### Supplied passage
○ ○ ○ ○ ○

Let's work with concrete numbers first. Let $n=10$. Then $$n!=(10)(9)(8)(7)(6)(5)(4)(3)(2)(1)=(10)(9)\left[(8)(7)(6)(5)(4)(3)(2)(1)\right]=(10)(9)[8!].$$ In exactly the same way, if $n\ge 3$, indeed if $n\ge 2$, we have $$n!=(n)(n-1)\left[(n-2)!\right].$$ Divide both sides by $(n-2)!$. We get $$\frac{n!}{(n-2)!}=n(n-1).$$

Added: You also have a question that asks about the equation $(n+1)!/(n-2!) = 20 (n-1)$. It may be a typo for $(n+1)!/(n-2)! = 20 (n-1)$, but let us first assume it is not. Then since $2!=2$, the equation can be rewritten as $(n+1)!=20(n-1)(n-2)$. Note that the factorial on the left grows very fast, while $20(n-1)(n-2)$ grows quite slowly. We have $(n+1)!=(n+1)(n)(n-1)(n-2)(n-3)!$. There are several ways in which we can have $$(n+1)(n)(n-1)(n-2)(n-3)!=20(n-1)(n-2).$$ Maybe $n=1$, in which case both sides are $0$. We can have $n=2$, in which case again $n=2$. If $n$ is different from $1$ and $2$, we can cancel $(n-1)(n-2)$ from both sides, obtaining $(n+1)(n)(n-3)!=20$. It is not hard to see that this has $n+1=5$ as the only solution. So the solutions are $n=1$, $2$, and $4$.

○ ○ ○ ○ ○

### Listed records
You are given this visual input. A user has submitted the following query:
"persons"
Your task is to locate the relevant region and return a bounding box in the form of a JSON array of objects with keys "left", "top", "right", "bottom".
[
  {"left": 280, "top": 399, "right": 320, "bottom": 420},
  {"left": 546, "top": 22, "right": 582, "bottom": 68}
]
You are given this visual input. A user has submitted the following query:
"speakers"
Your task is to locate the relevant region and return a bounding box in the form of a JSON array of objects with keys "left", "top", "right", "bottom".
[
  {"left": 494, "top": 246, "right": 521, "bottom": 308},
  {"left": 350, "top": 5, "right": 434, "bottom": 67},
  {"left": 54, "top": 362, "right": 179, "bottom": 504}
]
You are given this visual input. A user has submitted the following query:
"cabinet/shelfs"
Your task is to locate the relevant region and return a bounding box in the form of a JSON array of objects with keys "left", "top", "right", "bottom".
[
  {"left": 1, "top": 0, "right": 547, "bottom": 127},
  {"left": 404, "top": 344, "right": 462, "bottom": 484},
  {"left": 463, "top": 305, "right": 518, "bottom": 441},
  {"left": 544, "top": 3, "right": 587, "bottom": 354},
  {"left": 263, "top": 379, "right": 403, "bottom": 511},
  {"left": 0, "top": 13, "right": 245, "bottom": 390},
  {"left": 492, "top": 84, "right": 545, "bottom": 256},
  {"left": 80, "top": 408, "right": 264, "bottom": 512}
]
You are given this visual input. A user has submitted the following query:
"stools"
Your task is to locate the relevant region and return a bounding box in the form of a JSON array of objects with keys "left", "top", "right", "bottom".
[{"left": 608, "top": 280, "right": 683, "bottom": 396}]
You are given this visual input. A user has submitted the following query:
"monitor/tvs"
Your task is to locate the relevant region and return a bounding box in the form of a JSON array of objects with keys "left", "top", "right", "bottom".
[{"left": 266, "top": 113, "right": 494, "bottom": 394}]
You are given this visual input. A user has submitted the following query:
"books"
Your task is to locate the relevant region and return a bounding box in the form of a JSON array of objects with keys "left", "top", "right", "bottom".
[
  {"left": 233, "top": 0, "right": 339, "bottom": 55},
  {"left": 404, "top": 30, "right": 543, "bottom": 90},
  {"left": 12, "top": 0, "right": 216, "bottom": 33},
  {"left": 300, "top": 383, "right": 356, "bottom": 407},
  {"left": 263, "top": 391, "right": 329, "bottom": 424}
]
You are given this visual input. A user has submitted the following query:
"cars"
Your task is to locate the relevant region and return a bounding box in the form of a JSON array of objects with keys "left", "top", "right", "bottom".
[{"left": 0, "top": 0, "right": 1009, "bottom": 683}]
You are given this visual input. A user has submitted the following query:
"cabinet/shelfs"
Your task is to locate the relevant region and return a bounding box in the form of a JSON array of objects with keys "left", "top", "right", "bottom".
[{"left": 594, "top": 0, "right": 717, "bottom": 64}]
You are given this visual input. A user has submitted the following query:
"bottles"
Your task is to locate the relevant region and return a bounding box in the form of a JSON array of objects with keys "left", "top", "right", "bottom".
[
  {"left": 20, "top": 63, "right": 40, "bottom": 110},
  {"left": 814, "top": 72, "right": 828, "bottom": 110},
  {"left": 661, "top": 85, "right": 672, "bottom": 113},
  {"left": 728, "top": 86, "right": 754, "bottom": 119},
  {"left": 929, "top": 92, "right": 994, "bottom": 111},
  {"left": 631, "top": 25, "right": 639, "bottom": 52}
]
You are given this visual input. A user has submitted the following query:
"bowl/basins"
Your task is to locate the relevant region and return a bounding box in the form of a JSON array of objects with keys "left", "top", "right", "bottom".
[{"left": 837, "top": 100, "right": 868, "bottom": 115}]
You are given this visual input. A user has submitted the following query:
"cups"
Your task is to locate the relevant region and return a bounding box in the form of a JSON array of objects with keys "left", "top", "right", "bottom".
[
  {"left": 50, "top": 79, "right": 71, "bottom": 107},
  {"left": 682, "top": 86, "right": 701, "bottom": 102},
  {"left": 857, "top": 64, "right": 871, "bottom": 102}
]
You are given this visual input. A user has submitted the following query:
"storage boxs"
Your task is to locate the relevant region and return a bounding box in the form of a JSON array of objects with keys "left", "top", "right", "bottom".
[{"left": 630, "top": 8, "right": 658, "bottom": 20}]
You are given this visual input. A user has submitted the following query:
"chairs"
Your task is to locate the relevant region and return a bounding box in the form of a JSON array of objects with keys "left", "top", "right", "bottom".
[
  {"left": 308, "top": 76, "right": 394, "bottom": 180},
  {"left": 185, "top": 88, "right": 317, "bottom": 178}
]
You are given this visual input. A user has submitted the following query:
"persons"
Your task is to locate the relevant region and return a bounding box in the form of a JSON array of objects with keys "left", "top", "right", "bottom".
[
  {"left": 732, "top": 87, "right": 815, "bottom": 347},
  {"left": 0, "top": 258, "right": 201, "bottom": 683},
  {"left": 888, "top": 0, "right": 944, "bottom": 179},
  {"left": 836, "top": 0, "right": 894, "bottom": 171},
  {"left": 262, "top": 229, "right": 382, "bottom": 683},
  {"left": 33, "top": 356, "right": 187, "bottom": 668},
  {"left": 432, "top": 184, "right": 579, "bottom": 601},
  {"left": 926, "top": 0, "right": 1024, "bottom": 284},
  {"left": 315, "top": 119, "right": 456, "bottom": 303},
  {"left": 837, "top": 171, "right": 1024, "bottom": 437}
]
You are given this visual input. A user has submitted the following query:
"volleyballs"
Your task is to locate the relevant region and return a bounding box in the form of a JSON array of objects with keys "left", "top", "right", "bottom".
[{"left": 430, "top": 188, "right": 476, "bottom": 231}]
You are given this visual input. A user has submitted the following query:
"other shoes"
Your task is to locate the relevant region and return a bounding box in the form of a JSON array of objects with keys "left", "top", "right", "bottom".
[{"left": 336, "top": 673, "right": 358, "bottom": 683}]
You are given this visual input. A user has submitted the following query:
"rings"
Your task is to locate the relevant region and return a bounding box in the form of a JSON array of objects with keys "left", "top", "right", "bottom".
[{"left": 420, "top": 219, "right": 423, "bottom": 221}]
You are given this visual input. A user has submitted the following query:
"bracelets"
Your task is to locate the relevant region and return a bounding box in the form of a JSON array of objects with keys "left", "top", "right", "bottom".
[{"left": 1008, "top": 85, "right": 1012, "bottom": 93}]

○ ○ ○ ○ ○

### Problems
• 1. Repeat from the factorial explanation everything from "Added: You also" down to "are $n=1$, $2$, and $4$.".
• 2. Name every value of $n$ that the closing sentence of the factorial explanation gives as a solution.
• 3. Write the next part of the factorial explanation, starting after its final sentence.

### Answers to the problems
• 1.
Added: You also have a question that asks about the equation $(n+1)!/(n-2!) = 20 (n-1)$. It may be a typo for $(n+1)!/(n-2)! = 20 (n-1)$, but let us first assume it is not. Then since $2!=2$, the equation can be rewritten as $(n+1)!=20(n-1)(n-2)$. Note that the factorial on the left grows very fast, while $20(n-1)(n-2)$ grows quite slowly. We have $(n+1)!=(n+1)(n)(n-1)(n-2)(n-3)!$. There are several ways in which we can have $$(n+1)(n)(n-1)(n-2)(n-3)!=20(n-1)(n-2).$$ Maybe $n=1$, in which case both sides are $0$. We can have $n=2$, in which case again $n=2$. If $n$ is different from $1$ and $2$, we can cancel $(n-1)(n-2)$ from both sides, obtaining $(n+1)(n)(n-3)!=20$. It is not hard to see that this has $n+1=5$ as the only solution. So the solutions are $n=1$, $2$, and $4$.

• 2. 1, 2, 4

• 3.
If the question was meant to be $(n+1)!/(n-2)!=20(n-1)$, then use the fact that $\dfrac{(n+1)!}{(n-2)!}=(n+1)(n)(n-1)$. So we are looking at the equation $$(n+1)(n)(n-1)=20(n-1).$$ We cannot have $n=1$, since then $(n-2)!$ would not make sense. So we can cancel $n-1$ from both sides, obtaining $(n+1)(n)=20$. This has the solution $n=4$.

I hope that this will help with similar questions.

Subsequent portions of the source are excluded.